§ **Что сделать**:
**A)** Сколько телекамер было у вертолета «Ми-26», согласно фрагменту текста?
**B)** Пожалуйста, продолжите фрагмент текста о чернобыльских воспоминаниях Олега Чичкова, начав сразу после его последнего предложения.

§ **Фрагмент текста**:
****************************************

Ходит Олег Чичков с тростью, сильно хромая на одну ногу, но держится при этом ровно — выправка полковника. В лифте, поднимаясь в редакцию, крепит к правому уху слуховой аппарат.— Мне в Аксаковщине (в центре реабилитации) сказали, что я незаконно живущий, — смеется Олег Георгиевич. — Болячек — тридцать диагнозов. Сколько я набрал радиации — с этим люди не должны жить.Перед нашей встречей Олег Чичков не спал. Говорит, нервы в 76 лет — никудышные, а когда речь заходит про Чернобыль, всё всплывает в памяти. Десять лет назад товарищ-физик уговорил его записать воспоминания — чтоб не пропали. Сопротивлялся, но потом все же записал. Друг оформил записи в буклет. Теперь у ликвидатора есть четырнадцать печатных страниц, на которых — его собственная чернобыльская история.В год аварии Олег Чичков, уже умудренный опытом полковник, служил в Чите, в Забайкалье.— Я в те дни был на рыбалке на озере Кено, — рассказывает он. — Наверное, на второй день после аварии я прочитал в газете маленькую заметочку о происшествии в Чернобыле, но особого внимания на нее не обратил. На следующий день сижу, рыбачу — приезжает уазик, бежит порученец: срочно в штаб! Явился в штаб, а мне говорят: «Подбирай лётчиков получше, с «Ми-26» — и в Чернобыль. Там дело плохо — надо спасать.Лётчиков самолётом перебросили в Чернигов, в Украину. Олег Чичков объясняет, почему экипажи для «Ми-26» пришлось собирать так издалека. На тот момент во всём Союзе, по его подсчетам, было лишь около тридцати экипажей, которые умели управлять этим вертолётом так, чтобы ещё и справляться с грузами на подвеске.С вертолётов в Чернобыле сбрасывали свинец, доломит, борную кислоту в мешках — всё, что могло погасить огонь и уменьшить выбросы радиоактивных веществ.— У «Ми-26» три телекамеры — это позволяло сбрасывать грузы предельно точно, летчик из кабины видел все, что нужно, — объясняет Олег Чичков. — А другие вертолёты еще надо было «наводить»: на крышу гостиницы «Припять» сажали наводчика, позади летел вертолет-наводчик… А наша машина была и точная, и герметичная.

****************************************

§ **Исходные материалы**:
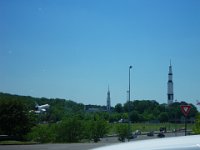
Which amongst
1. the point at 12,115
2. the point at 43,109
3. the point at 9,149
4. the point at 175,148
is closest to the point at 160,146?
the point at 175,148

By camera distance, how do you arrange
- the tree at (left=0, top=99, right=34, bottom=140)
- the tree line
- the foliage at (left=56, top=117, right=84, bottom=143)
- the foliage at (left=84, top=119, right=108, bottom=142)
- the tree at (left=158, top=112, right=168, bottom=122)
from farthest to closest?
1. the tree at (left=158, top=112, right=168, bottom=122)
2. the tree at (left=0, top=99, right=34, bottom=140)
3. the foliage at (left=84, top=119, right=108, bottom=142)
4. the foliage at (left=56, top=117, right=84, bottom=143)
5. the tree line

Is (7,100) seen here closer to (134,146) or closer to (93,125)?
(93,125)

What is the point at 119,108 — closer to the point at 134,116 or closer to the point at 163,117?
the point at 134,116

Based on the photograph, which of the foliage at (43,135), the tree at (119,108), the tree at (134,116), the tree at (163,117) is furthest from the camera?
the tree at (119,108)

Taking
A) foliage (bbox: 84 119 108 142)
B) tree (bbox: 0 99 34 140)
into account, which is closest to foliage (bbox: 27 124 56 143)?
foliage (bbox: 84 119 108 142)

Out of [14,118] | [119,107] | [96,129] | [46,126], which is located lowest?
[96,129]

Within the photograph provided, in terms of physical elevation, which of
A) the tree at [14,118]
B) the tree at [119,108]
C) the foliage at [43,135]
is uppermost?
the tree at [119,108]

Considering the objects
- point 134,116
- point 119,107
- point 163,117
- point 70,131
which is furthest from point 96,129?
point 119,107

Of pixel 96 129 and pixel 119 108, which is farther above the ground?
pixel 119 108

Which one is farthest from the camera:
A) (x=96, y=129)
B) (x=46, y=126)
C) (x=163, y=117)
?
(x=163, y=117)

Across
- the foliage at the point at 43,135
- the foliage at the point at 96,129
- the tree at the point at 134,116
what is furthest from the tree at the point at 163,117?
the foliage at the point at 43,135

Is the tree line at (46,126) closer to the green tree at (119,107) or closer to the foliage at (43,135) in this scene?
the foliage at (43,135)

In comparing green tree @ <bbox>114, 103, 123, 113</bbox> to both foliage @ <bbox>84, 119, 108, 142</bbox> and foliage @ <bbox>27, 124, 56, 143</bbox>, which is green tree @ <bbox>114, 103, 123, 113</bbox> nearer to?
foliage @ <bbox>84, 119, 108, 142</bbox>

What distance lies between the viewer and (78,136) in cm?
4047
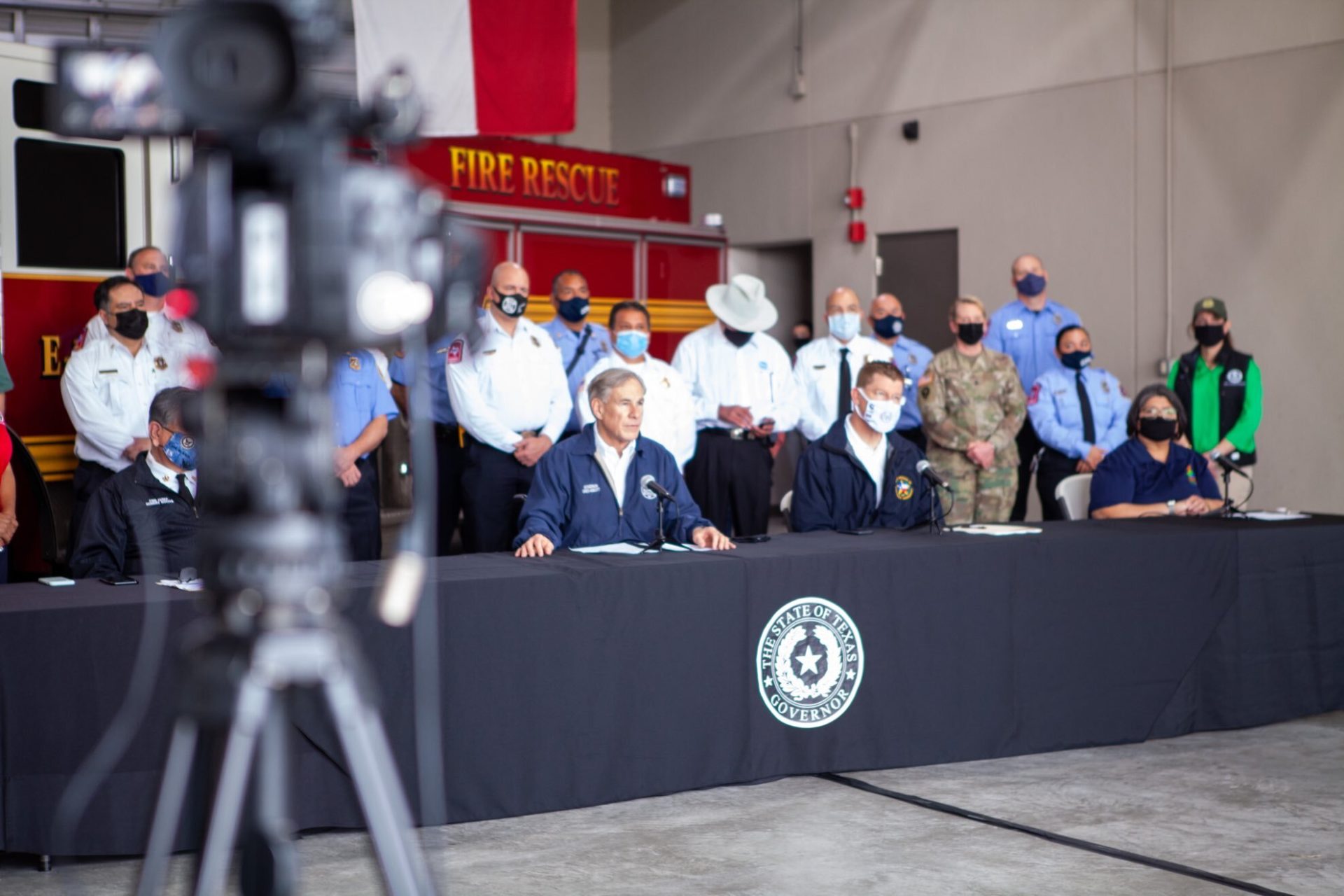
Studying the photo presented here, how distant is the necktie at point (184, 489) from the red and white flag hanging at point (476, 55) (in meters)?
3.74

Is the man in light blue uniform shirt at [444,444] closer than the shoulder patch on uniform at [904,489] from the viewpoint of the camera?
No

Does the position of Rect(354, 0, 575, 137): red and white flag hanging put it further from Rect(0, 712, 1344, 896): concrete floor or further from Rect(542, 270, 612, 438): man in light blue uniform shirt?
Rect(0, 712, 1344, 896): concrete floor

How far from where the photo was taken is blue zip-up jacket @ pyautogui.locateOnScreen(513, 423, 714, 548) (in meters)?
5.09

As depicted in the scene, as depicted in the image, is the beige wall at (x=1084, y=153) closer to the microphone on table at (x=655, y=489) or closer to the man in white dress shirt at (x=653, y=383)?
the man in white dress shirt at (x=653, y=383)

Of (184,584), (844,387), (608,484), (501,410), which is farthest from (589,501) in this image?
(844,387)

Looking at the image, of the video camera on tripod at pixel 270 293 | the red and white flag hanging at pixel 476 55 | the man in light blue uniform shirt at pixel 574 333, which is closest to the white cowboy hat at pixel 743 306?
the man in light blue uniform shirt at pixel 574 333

****************************************

§ **Ожидаемые ответы**:
**A)** Три телекамеры.

**B)**
На борту «Ми-26» стояли радиометрические счетчики. Крайнее положение стрелки предусматривало 600 рентген — во время полётов над реактором она частенько зашкаливала, особенно в первые дни.
Среди вертолётов-ликвидаторов было несколько вертолётов для радиологической и химической разведки — «Ми-24 РХР». На один из них установили новое японское оборудование, которое могло определять высокие дозы, — с той стороны реактора, где сквозь разрушенную стену торчали голые плутониевые стержни, «лупило» больше трех тысяч рентген.
Рейсы без счета
База для лётчиков размещалась на окраине Чернобыля, в четырнадцати километрах южнее АЭС. На эту площадку привозили грузы для сбрасывания в реактор.
— Я вылетал всегда первый — в 3.30, с рассветом. Пролетал над четвертым блоком и делал замеры, об их результатах тут же докладывали в Москву, — вспоминает Олег Чичков. — Например, утром 6 мая было под 300 рентген. Как только что-то в реактор сбрасывали — уровни радиации поднимались.
Порой требовалось виртуозное мастерство. Например, вертолёт должен был макнуть в жерло реактора хрупкую трубку диаметром в 2 миллиметра, а длиной в 300 метров. Так замеряли температуру и другие параметры процессов, происходивших в реакторе. Операцию выполнил летчик Николай Волкозуб на «Ми-8», Олег Чичков корректировал его полёт на своем вертолёте. В том же 1986 году об этом случае напишет журнал «Юность».
Каждый вечер после полётов лётчики мылись в полевой бане из больших армейских палаток.
— На третий день с вертолётов смылись весь камуфляж, все номера, потому что их обрабатывали спиртовой смесью, — добавляет Олег Георгиевич. — Мне потом в Аксаковщине встречались «ликвидаторы», которые говорили: «Мы водку пили каждый день — надо ж лечиться от нуклидов!»… Какое там пить? Противно было от этого запаха — настолько был пропитан спиртом вертолёт!
Для учета облучения сначала выдавали «карандаши» (карманные приспособления для оценки накопленной радиации). Их сдавали после каждого рабочего дня, пока не поняли бессмысленность занятия. Средство измерения было крайне ненадежным: ударишь или уронишь — и все показания сбрасывались. К середине мая вместо карандашей ликвидаторам выдали «накопители», которые вешали на ремень. С них показания можно было снять, только подключив к специальному прибору.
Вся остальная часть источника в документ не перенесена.